On Tue, Dec 13, 2022 at 04:45:05PM -0700, Nico Pache wrote:
> Since commit 1378a5ee451a ("mm: store compound_nr as well as
> compound_order") the page[1].compound_nr must be explicitly set to 0 if
> calling set_compound_order(page, 0).
>
> This can lead to bugs if the caller of set_compound_order(page, 0) forgets
> to explicitly set compound_nr=0. An example of this is commit ba9c1201beaa
> ("mm/hugetlb: clear compound_nr before freeing gigantic pages")
>
> Collapse these calls into the set_compound_order by utilizing branchless
> bitmaths [1].
>
> [1] https://graphics.stanford.edu/~seander/bithacks.html#ConditionalSetOrClearBitsWithoutBranching
>
> V2: slight changes to commit log and remove extra '//' in the comments
We don't usually use // comments anywhere in the kernel other than
the SPDX header.
> static inline void set_compound_order(struct page *page, unsigned int order)
> {
> + unsigned long shift = (1U << order);
Shift is a funny name for this variable. order is the shift. this is 'nr'.

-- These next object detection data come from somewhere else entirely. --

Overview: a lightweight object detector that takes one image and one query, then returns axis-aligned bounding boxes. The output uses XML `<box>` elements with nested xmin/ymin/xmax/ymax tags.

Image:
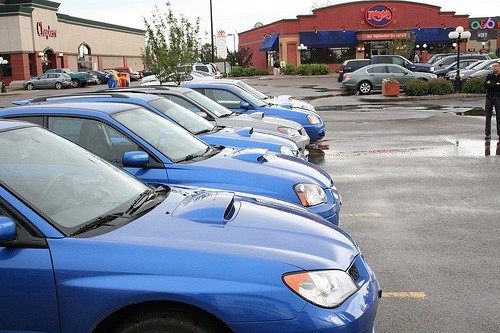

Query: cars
<box><xmin>0</xmin><ymin>101</ymin><xmax>342</xmax><ymax>228</ymax></box>
<box><xmin>23</xmin><ymin>73</ymin><xmax>71</xmax><ymax>90</ymax></box>
<box><xmin>141</xmin><ymin>61</ymin><xmax>326</xmax><ymax>143</ymax></box>
<box><xmin>0</xmin><ymin>118</ymin><xmax>382</xmax><ymax>333</ymax></box>
<box><xmin>342</xmin><ymin>63</ymin><xmax>438</xmax><ymax>95</ymax></box>
<box><xmin>424</xmin><ymin>52</ymin><xmax>500</xmax><ymax>83</ymax></box>
<box><xmin>12</xmin><ymin>91</ymin><xmax>309</xmax><ymax>162</ymax></box>
<box><xmin>95</xmin><ymin>85</ymin><xmax>310</xmax><ymax>157</ymax></box>
<box><xmin>87</xmin><ymin>66</ymin><xmax>153</xmax><ymax>85</ymax></box>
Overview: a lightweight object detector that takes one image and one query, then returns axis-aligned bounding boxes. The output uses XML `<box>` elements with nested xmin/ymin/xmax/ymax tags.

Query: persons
<box><xmin>483</xmin><ymin>62</ymin><xmax>500</xmax><ymax>139</ymax></box>
<box><xmin>415</xmin><ymin>52</ymin><xmax>419</xmax><ymax>63</ymax></box>
<box><xmin>274</xmin><ymin>58</ymin><xmax>286</xmax><ymax>75</ymax></box>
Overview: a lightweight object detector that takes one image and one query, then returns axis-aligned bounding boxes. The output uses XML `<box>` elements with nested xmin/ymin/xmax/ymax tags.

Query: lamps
<box><xmin>441</xmin><ymin>22</ymin><xmax>447</xmax><ymax>30</ymax></box>
<box><xmin>264</xmin><ymin>30</ymin><xmax>275</xmax><ymax>38</ymax></box>
<box><xmin>416</xmin><ymin>23</ymin><xmax>421</xmax><ymax>31</ymax></box>
<box><xmin>313</xmin><ymin>26</ymin><xmax>317</xmax><ymax>33</ymax></box>
<box><xmin>57</xmin><ymin>53</ymin><xmax>63</xmax><ymax>58</ymax></box>
<box><xmin>38</xmin><ymin>52</ymin><xmax>44</xmax><ymax>57</ymax></box>
<box><xmin>341</xmin><ymin>25</ymin><xmax>345</xmax><ymax>33</ymax></box>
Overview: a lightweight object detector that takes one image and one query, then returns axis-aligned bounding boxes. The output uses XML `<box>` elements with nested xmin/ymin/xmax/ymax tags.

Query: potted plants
<box><xmin>381</xmin><ymin>72</ymin><xmax>400</xmax><ymax>96</ymax></box>
<box><xmin>273</xmin><ymin>62</ymin><xmax>281</xmax><ymax>75</ymax></box>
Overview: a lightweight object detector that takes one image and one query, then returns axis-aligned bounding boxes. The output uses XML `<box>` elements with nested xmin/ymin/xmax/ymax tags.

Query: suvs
<box><xmin>45</xmin><ymin>68</ymin><xmax>87</xmax><ymax>88</ymax></box>
<box><xmin>342</xmin><ymin>58</ymin><xmax>370</xmax><ymax>71</ymax></box>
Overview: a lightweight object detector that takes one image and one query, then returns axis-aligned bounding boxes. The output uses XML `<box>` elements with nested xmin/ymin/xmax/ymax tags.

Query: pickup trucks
<box><xmin>337</xmin><ymin>55</ymin><xmax>435</xmax><ymax>82</ymax></box>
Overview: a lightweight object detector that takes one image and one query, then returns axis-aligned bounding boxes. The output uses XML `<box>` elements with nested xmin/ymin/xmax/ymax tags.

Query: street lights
<box><xmin>448</xmin><ymin>26</ymin><xmax>471</xmax><ymax>91</ymax></box>
<box><xmin>297</xmin><ymin>43</ymin><xmax>308</xmax><ymax>65</ymax></box>
<box><xmin>0</xmin><ymin>57</ymin><xmax>9</xmax><ymax>93</ymax></box>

> page[1].compound_order = order;
> #ifdef CONFIG_64BIT
> - page[1].compound_nr = 1U << order;
> + // Branchless conditional:
> + // order > 0 --> compound_nr = shift
> + // order == 0 --> compound_nr = 0
> + page[1].compound_nr = shift ^ (-order ^ shift) & shift;
Can the compiler see through this? Before, the compiler sees:
page[1].compound_order = 0;
page[1].compound_nr = 1U << 0;
...
page[1].compound_nr = 0;
and it can eliminate the first store. Now the compiler sees:
unsigned long shift = (1U << 0);
page[1].compound_order = order;
page[1].compound_nr = shift ^ (0 ^ shift) & shift;
Does it do the maths at compile-time, knowing that order is 0 at this
callsite and deducing that it can just store a 0?
I think it might, since shift is constant-1,
page[1].compound_nr = 1 ^ (0 ^ 1) & 1;
-> page[1].compound_nr = 1 ^ 1 & 1;
-> page[1].compound_nr = 0 & 1;
-> page[1].compound_nr = 0;
But you should run it through the compiler and check the assembly
output for __destroy_compound_gigantic_page().